I am trying to find an algorithm for finding an optimal solution to a puzzle of a given format. The 7 by 6 puzzle board is made out of the following pieces:
Tears and grommets can be rotated and moved around the board, but spools, tie-offs and blockers cannot.
A simple example of the puzzle in it's starting state is:
While a more complicated version and a possible solution is:
The puzzle is scored by how many pieces are used in the solution (more is better) and how quickly the puzzle is solved.
I have so far written functions to detect and read in the board, as well as a function to check that the board is valid.

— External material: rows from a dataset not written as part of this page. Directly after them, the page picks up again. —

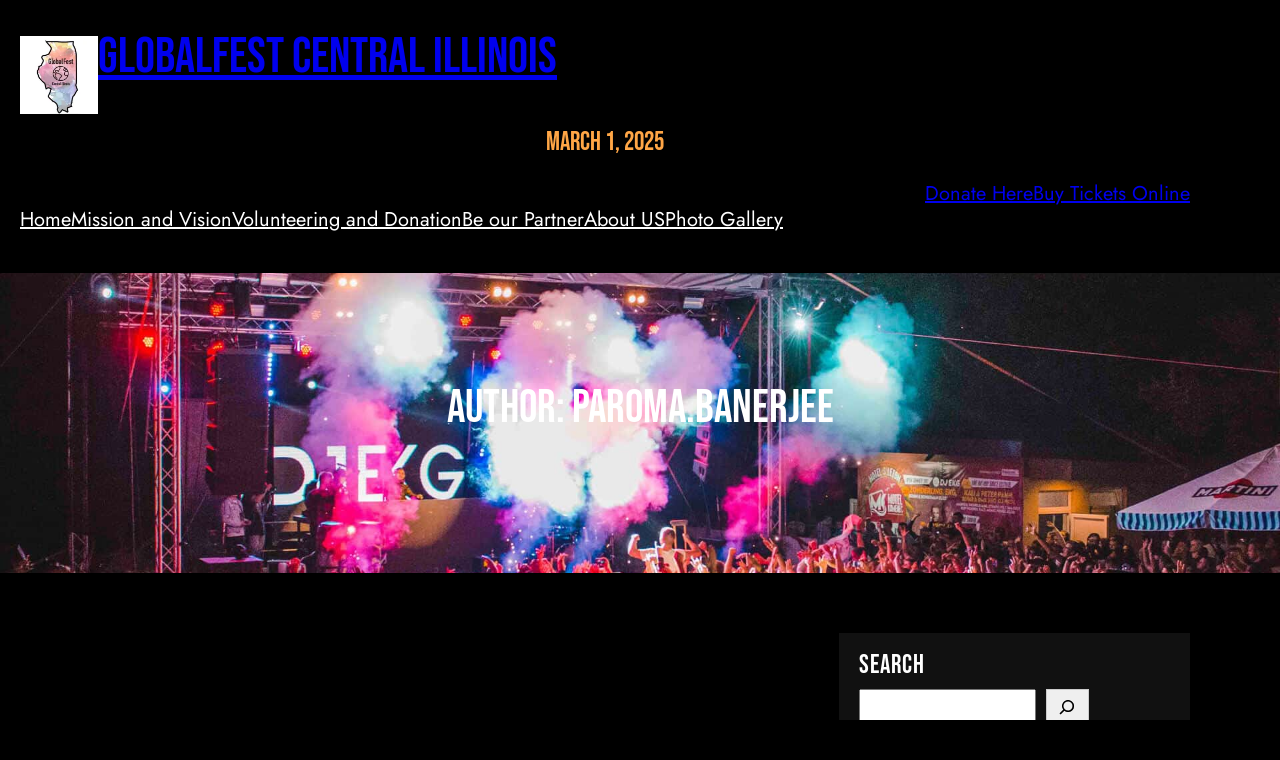

--- FILE ---
content_type: text/javascript
request_url: https://globalfestci.org/wp-content/plugins/wpinv-square-payment/assets/js/wpinv-square-payments.js?ver=1699321211
body_size: 2044
content:
"use strict";

jQuery(function ($) {

	// Stores a cache of form keys and their corresponding card elements.
	var getpaid_square_cache = {}

	// Square payments object.
	var payments;

	// Our payment methods.
	var payment_methods = [ 'square', 'square_ach', 'square_gift_card' ];

	/** Initiailizes a payment card object. */
	function initializeCard( form ) {
		return payments
			.card()
			.then( function( card ) {
				getpaid_square_cache[ form.data( 'key' ) ].square = card;
				card.attach( '#' + form.find( '.getpaid-square-card-container' ).attr( 'id' ) );
			}
		);
	}

	/** Initiailizes a the gift card card object. */
	function initializeGiftCard( form ) {
		return payments
			.giftCard()
			.then( function( giftCard ) {
				getpaid_square_cache[ form.data( 'key' ) ].square_gift_card = giftCard;
				giftCard.attach( '#' + form.find( '.getpaid-square-gift-card-container' ).attr( 'id' ) );
			}
		);
	}

	/** Initiailizes ACH object. */
	function initializeACH( form ) {
		return payments
			.ach()
			.then( function( ach ) {
				getpaid_square_cache[ form.data( 'key' ) ].square_ach = ach;
			}
		);
	}

	/**
	 * Initializes the ACH element.
	 */
	// Handles the payment form submission.
	function handlePaymentMethodSubmission( form_data, selected_gateway ) {

		// Payment method object.
		var paymentMethod = getpaid_square_cache[ form_data.key ][ selected_gateway ];

		// Error container.
		var errorDiv = form_data.form.find( '.getpaid-' + selected_gateway + '-errors' );

		errorDiv.text( '' ).removeClass( 'alert alert-danger mt-2' );

		/**
		 * Display an error and prevent the form from being submitted.
		 *
		 * @param {String} error 
		 */
		function showError( error ) {
			errorDiv.addClass( 'alert alert-danger mt-2' ).html( error );
			form_data.submit = false;
			$( 'body' ).trigger( 'getpaid_payment_form_delayed_submit' + form_data.key );
		}

		// If ACH, abort if account holder name is not set.
		if ( selected_gateway === 'square_ach' && ! form_data.form.find( '.getpaid-square-ach-account-holder-name' ).val() ) {
			showError( square_params.ach_account_holder_name_required );
			return;
		}

		/**
		 * Verifies the buyer.
		 *
		 * @param {String} token
		 * @param {Object} form
		 */
		function verifyBuyer( token, form ) {

			// Initiate SCA flow.
			var verificationDetails = { 
				intent: 'CHARGE', 
				amount: form.data('initial_amt'),
				currencyCode: form.data('currency'),
				billingContact: {
				  givenName: 'NA',
				}
			};

			if ( form.find( '.getpaid-billing-address-wrapper .wpinv_first_name' ).length ) {
				verificationDetails.billingContact.givenName = form.find( '.getpaid-billing-address-wrapper .wpinv_first_name' ).val()
			}

			if ( form.find( '.getpaid-billing-address-wrapper .wpinv_last_name' ).length ) {
				verificationDetails.billingContact.familyName = form.find( '.getpaid-billing-address-wrapper .wpinv_last_name' ).val()
			}

			if ( form.find( '.wpinv_billing_email' ).length ) {
				verificationDetails.billingContact.email = form.find( '.wpinv_billing_email' ).val()
			}

			if ( form.find( '.getpaid-billing-address-wrapper .wpinv_country' ).length ) {
				verificationDetails.billingContact.country = form.find( '.getpaid-billing-address-wrapper .wpinv_country' ).val()
			}

			if ( form.find( '.getpaid-billing-address-wrapper .wpinv_country' ).length ) {
				verificationDetails.billingContact.country = form.find( '.getpaid-billing-address-wrapper .wpinv_country' ).val()
			}

			if ( form.find( '.getpaid-billing-address-wrapper .wpinv_city' ).length ) {
				verificationDetails.billingContact.city = form.find( '.getpaid-billing-address-wrapper .wpinv_city' ).val()
			}

			if ( form.find( '.getpaid-billing-address-wrapper .wpinv_zip' ).length ) {
				verificationDetails.billingContact.postalCode = form.find( '.getpaid-billing-address-wrapper .wpinv_zip' ).val()
			}

			if ( form.find( '.getpaid-billing-address-wrapper .wpinv_phone' ).length ) {
				verificationDetails.billingContact.phone = form.find( '.getpaid-billing-address-wrapper .wpinv_phone' ).val()
			}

In order to solve the board, I have so far tried a brute force method, which randomly shuffled and rotated the movable pieces in the puzzle and then checked if the result was a valid solution, but this was fairly slow even for the simple boards, and extremely slow for more complex boards, and of course, did not come up with an optimal solution.
I then refined it a bit by excluding obvious wrong piece placements, but this was still over a second for small boards, and anywhere from 5 to 30 seconds for larger boards, and was also not an optimal solution.
I have heard about possibly using various path finding algorithms such as Djikstra's or A* but I'm struggling to see how these algorithms can be used to find the longest valid path, especially when branching pieces such as the 'T' and '+' pieces come into play.
Any help would be much appreciated!